(PROBLEM STATEMENT): Resume the text about the Harvard divestment campaign over Sudan after its last sentence, in the same reporting style.
-- TEXT SHOWN follows --
On the morning of October 25, 2004, Harvard roommates Manav Bhatnagar and Ben Collins woke up to some particularly disturbing news in the campus daily, the Harvard Crimson. “Harvard has invested millions of dollars in a Chinese oil company whose financial dealings with the Sudanese government, human rights activists say, have funded that regime’s ongoing slaughter of its own people,” the Crimson reported. The roommates sprang into action, sparking what would soon become the largest divestment movement since students helped to topple South Africa’s apartheid regime in the 1980s.
Within months, a campuswide coalition of African and African-American student groups, human rights activists and religious organizations had formed to pressure the university into divesting from PetroChina. By April 2005 the demands were met. Samantha Power, author of “A Problem From Hell” and a professor at the Kennedy School of Government, said it was “the first week anything tangible has been done that would cause the Sudanese government to think twice about their genocidal campaign.”
-- TEXT SHOWN concluded --
-- RECORDED INFORMATION follows --
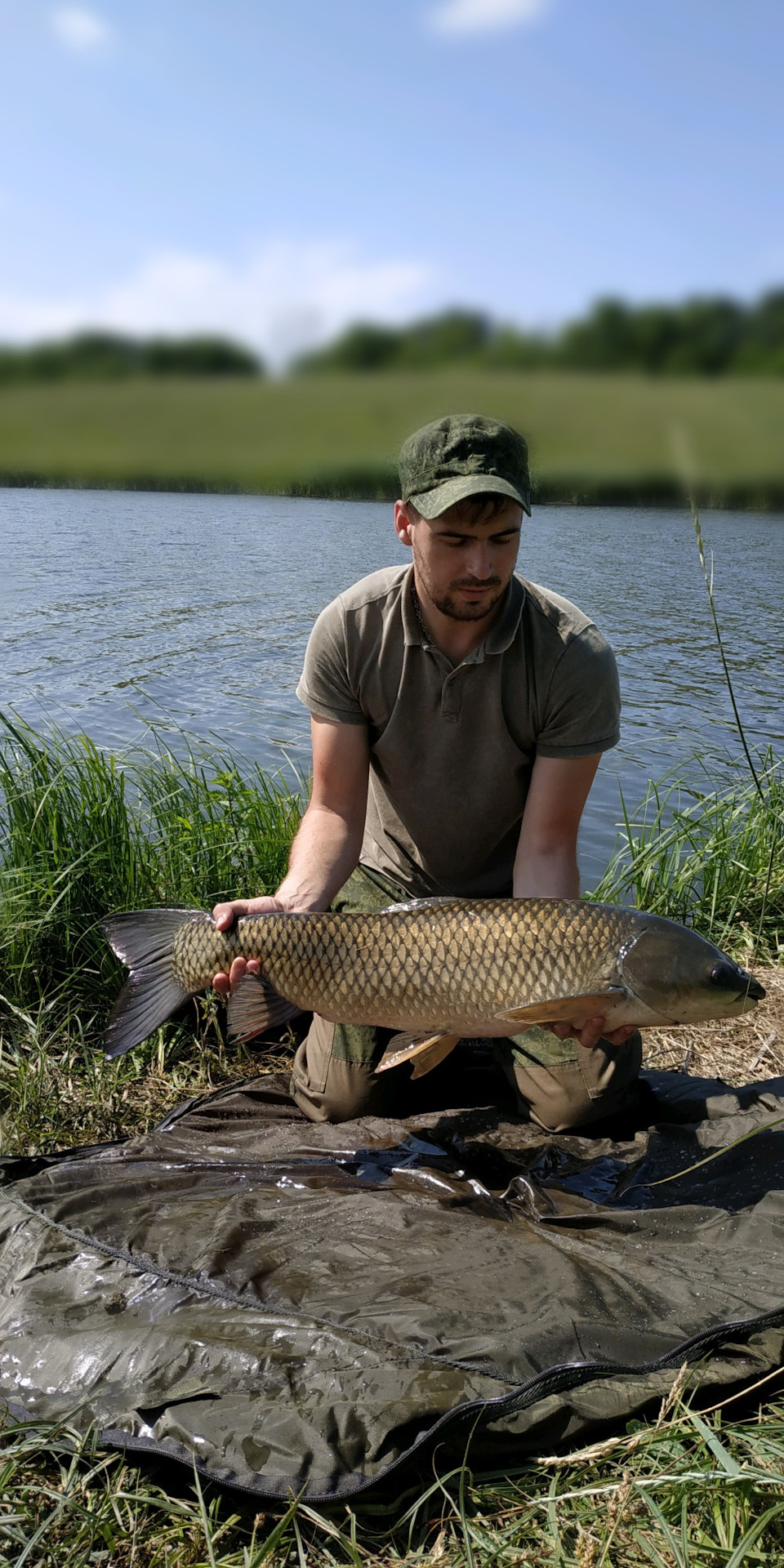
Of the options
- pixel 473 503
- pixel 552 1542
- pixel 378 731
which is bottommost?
pixel 552 1542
-- RECORDED INFORMATION concluded --
(SOLVED PROBLEM):
After Harvard became the first university to divest, successful campaigns at Stanford, Yale, Brown, Amherst, Dartmouth, Brandeis and Samford (in Alabama) followed. In March the University of California system became the first public educational institution to divest. The national Sudan Divestment Task Force has taken the fight beyond university walls to public pension funds: Thus far, New Jersey, Illinois and Oregon have passed divestment legislation; thirteen other states have legislation pending. On April 6 the movement scored its largest victory when the California State Teachers’ Retirement System–America’s second-largest public pension fund, with $141 billion in assets–voted to divest. Daniel Millenson, executive director of the task force, says his group urges “targeted–rather than blanket–divestment,” meaning it focuses on companies that provide revenue or arms to the government and excludes those that provide social services. Nobel winner Joseph Stiglitz, who voted for divestment as a member of Amherst’s board of trustees, says the move won’t hurt civilians in Sudan. Most divestment efforts have targeted the oil industry, which, he says, does not create jobs and largely finances military operations. “The government does not have a heavy development agenda–it’s not as though the government is busy building schools in Darfur,” Stiglitz says. “It’s a pretty clear case of this money being used against the government’s own people.”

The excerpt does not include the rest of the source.